◆ Supplied passage ◆
Pavel Pavlovich Borodin () (born 25 October 1946) is a Russian  official and politician.

Borodin was born in the town of Shakhunya, near the city of Nizhny (Formerly known as Gorky during Soviet times) in the Nizhny Novgorod Region. 
Shortly after his birth, the family moved to the city of Kyzyl in the Tuva Region, which is situated in the far south of Siberia.

From 1993 to 2000, he was Head of the Presidential Property Management Department of the Russian Federation. According to the investigative journalist Jake Bernstein (2019), in that role Borodin signed a contract with a Swiss to renovate the Grand Kremlin Palace. Other contracts followed, as well as around $30 million on kickbacks that Borodin distributed to friends and fellow officials, including to then-president Boris Yeltsin (p. 92).

From 2000 to 2011, he was the State Secretary of the Union of Russia and Belarus.

In 2001, he was arrested in New York for money-laundering. Later, he was released on bond of five million Swiss francs. In 2002, his case was closed and the bond was returned while further details are not disclosed.

Honours and awards
 Order of Merit for the Fatherland, 2nd class (3 October 1996) - for outstanding services to the state and many years of diligent work
 Order of Francisc Skarina (Belarus)
 Order of Friendship of Peoples (Belarus) (11 December 2006) - for his great personal contribution to the development of comprehensive cooperation between Belarus and the Russian Federation, strengthening the Belarusian-Russian friendship
 Order of Merit (Moldova) (18 October 2001)

Stored entries:
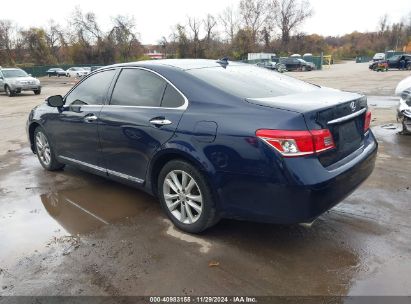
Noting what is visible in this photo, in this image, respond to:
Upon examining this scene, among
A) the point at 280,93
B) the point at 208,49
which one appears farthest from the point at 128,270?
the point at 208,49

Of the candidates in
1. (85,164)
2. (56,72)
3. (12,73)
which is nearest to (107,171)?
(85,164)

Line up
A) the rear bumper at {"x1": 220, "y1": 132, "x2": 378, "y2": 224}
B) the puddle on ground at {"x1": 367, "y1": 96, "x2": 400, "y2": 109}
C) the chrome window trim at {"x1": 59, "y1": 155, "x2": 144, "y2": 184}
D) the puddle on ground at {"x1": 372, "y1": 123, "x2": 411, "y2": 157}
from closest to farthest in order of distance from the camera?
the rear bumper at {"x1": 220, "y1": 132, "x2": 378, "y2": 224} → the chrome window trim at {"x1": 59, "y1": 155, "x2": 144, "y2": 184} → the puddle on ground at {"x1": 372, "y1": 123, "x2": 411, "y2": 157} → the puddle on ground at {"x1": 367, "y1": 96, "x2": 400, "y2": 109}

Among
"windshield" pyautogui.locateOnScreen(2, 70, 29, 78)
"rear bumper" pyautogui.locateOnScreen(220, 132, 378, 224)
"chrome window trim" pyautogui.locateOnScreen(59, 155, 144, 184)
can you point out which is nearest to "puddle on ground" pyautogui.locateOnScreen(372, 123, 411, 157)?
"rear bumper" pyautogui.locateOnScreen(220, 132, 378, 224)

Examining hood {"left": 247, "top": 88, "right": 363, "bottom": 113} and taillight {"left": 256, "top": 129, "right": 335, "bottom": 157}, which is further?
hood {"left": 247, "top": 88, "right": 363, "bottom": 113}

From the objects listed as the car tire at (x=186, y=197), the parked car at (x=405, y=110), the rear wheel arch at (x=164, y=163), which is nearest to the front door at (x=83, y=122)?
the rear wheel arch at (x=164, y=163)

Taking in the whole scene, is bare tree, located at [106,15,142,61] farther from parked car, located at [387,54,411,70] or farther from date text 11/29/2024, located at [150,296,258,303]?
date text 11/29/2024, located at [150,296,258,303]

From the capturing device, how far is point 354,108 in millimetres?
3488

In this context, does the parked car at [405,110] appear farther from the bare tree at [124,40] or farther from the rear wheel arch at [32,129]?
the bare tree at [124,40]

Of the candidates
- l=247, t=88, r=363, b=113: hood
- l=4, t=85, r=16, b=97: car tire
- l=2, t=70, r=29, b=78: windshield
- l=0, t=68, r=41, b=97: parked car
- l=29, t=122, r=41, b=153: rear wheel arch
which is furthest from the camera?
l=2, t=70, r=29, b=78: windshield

* * *

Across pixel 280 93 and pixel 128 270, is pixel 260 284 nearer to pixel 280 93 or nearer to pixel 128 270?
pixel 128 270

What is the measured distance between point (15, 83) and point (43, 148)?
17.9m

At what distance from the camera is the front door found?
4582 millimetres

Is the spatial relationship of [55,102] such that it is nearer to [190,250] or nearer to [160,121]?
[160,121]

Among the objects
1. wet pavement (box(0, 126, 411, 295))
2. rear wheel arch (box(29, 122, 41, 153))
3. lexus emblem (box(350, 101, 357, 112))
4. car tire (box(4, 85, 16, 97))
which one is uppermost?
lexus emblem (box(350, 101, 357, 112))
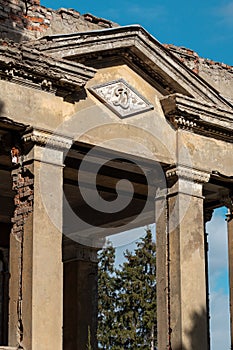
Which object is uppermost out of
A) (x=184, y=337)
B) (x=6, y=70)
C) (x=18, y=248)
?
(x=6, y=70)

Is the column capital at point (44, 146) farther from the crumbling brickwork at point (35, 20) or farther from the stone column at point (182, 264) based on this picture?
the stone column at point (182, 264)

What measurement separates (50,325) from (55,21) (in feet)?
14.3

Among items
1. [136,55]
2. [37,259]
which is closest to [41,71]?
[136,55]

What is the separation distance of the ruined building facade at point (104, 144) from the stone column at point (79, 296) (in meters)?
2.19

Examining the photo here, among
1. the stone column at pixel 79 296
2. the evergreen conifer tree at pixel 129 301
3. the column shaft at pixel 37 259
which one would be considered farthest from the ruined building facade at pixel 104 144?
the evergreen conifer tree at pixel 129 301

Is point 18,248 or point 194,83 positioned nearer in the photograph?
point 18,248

...

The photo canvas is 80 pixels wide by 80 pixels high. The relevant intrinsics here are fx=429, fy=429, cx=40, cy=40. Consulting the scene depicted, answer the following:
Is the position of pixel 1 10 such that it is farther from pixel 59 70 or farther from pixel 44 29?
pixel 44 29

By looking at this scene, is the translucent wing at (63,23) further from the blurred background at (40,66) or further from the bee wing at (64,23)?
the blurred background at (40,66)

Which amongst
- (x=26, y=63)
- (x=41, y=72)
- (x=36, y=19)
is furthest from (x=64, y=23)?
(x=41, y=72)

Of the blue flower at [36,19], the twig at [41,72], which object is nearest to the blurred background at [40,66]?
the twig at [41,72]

◆ Task instructions ◆
- 1) According to the biography of Pavel Borodin, what position did he hold from 2000 to 2011?
- 2) Continue the biography of Pavel Borodin from where it stops.

◆ Results for each task ◆
- 1) He was the State Secretary of the Union of Russia and Belarus.

- 2)
 Diploma of the Government of the Russian Federation (23 October 2006) - for services to the state and the contribution to the development and strengthening of Russian-Belarusian relations
 Order of Honour (21 November 2011) - for his contribution to the establishment and development of the Union State and the expansion of Russian-Belarusian cooperation
 Order "For Services to the Motherland", 3rd class (October 25, 2011 Belarus)
 Order of Merit (Transnistria, October 18, 2001) 
 Diploma of the Russian Federation (23 October 2006) - for services to the state and personal contribution to the development and strengthening of Russian-Belarusian relations
 State Prize of the Russian Federation - for the Restoration of the Kremlin (1996)
 Honoured Worker of the Republic of Sakha (Yakutia)
 Honorary Citizen of the City of London (2009)

References and notes

See also 
 Mabetex
 Carla Del Ponte
 Moscow Kremlin
 Behgjet Pacolli

External links 

 Yeltsin linked to bribe scandal, BBC News, September 8, 1999.
 Arrest warrant for Yeltsin aide, BBC News, January 27, 2000.
 Former Yeltsin aide arrested, BBC News, January 18, 2001.
 Yeltsin aide held in US jail, BBC News, January 19, 2001.
 Former Yeltsin aide denied bail, BBC News, January 26, 2001.
 Swiss want Yeltsin aide extradited, BBC News, February 5, 2001.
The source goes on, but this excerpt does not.